Place every line of the items below into a Markdown table with two columns, No. for the row number and Text for the line, and omit any blank lines.
/---
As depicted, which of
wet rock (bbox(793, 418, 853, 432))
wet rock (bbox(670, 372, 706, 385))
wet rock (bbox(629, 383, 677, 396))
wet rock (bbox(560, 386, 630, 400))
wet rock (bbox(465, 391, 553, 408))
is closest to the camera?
\---
SOLUTION -
| No. | Text |
|---|---|
| 1 | As depicted, which of |
| 2 | wet rock (bbox(793, 418, 853, 432)) |
| 3 | wet rock (bbox(670, 372, 706, 385)) |
| 4 | wet rock (bbox(629, 383, 677, 396)) |
| 5 | wet rock (bbox(560, 386, 630, 400)) |
| 6 | wet rock (bbox(465, 391, 553, 408)) |
| 7 | is closest to the camera? |